_What you need to do:_
Every line in the data below has to be repeated exactly; no picture belongs in the result.

_Recorded information:_

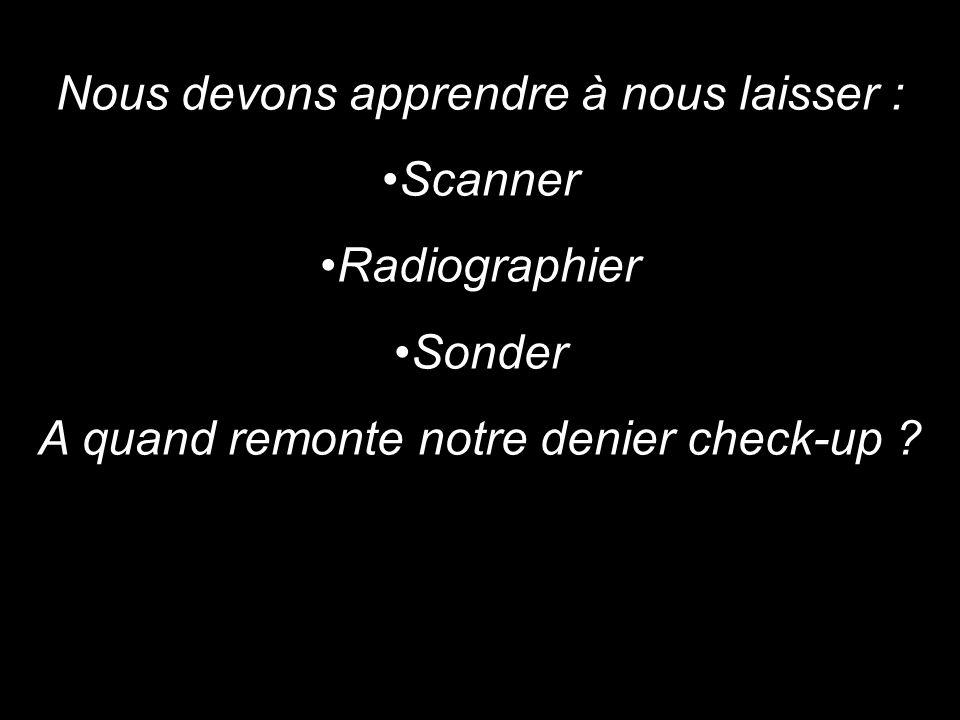 Nous devons apprendre à nous laisser : Scanner Radiographier Sonder A quand remonte notre denier check-up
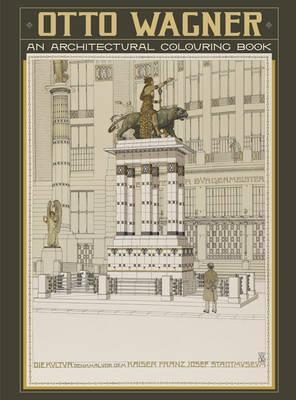 Otto Wagner an Architectural Colouring Book Cbk011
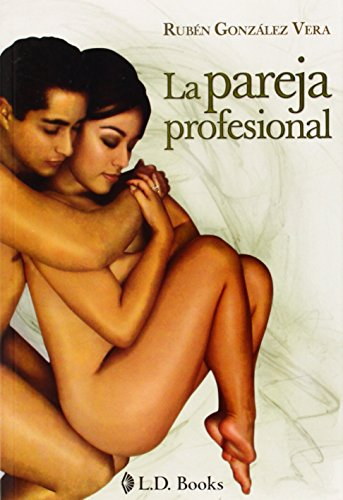 9786074570496: La pareja profesional/ Couple Relationship (Spanish Edition)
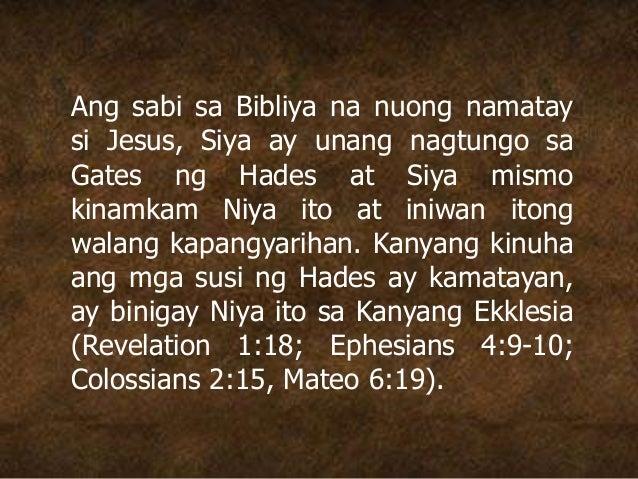 Ang sabi sa Bibliya na nuong namatay si Jesus, Siya ay unang nagtungo sa Gates ng Hades at Siya mismo kinamkam Niya ito at...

_Result of this task:_
 Nous devons apprendre à nous laisser : Scanner Radiographier Sonder A quand remonte notre denier check-up
 Otto Wagner an Architectural Colouring Book Cbk011
 9786074570496: La pareja profesional/ Couple Relationship (Spanish Edition)
 Ang sabi sa Bibliya na nuong namatay si Jesus, Siya ay unang nagtungo sa Gates ng Hades at Siya mismo kinamkam Niya ito at...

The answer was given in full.